» Problem description
From the listing below, pull out every line that contains the word "look" and copy each one unchanged.

[begin Provided records]

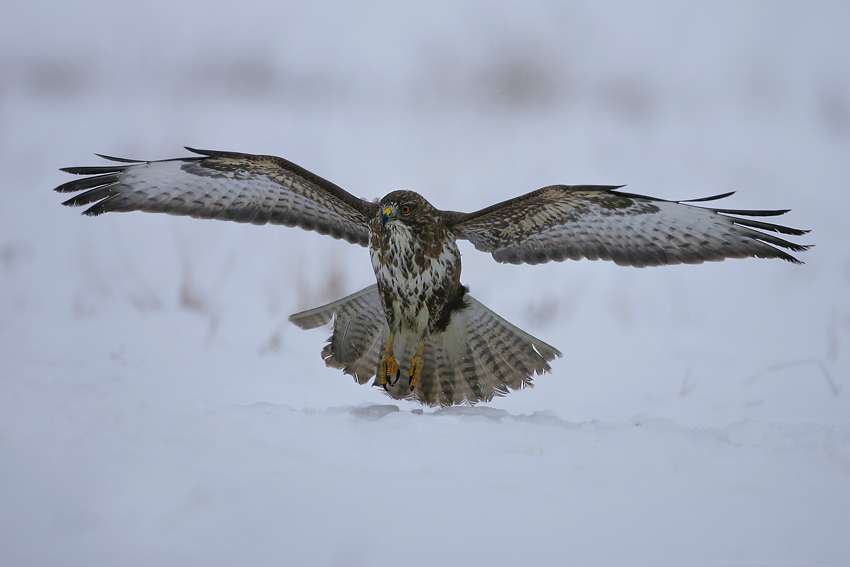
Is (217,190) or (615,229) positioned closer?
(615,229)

[end Provided records]
[begin Provided records]

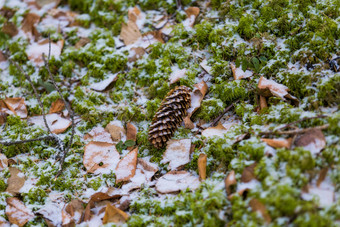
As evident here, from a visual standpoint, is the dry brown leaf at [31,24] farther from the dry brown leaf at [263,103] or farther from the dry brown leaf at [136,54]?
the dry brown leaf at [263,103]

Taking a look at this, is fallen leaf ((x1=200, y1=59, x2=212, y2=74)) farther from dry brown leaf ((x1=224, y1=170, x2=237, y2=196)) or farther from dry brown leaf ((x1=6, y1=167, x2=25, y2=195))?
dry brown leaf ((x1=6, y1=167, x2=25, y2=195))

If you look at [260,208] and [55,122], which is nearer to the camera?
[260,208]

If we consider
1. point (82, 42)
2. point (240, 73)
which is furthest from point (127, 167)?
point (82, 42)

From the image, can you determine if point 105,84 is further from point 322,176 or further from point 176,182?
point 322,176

[end Provided records]

» Exercise output
Taking a look at this, is fallen leaf ((x1=200, y1=59, x2=212, y2=74)) farther from dry brown leaf ((x1=224, y1=170, x2=237, y2=196)) or farther from dry brown leaf ((x1=6, y1=167, x2=25, y2=195))?
If you look at [260,208] and [55,122], which is nearer to the camera?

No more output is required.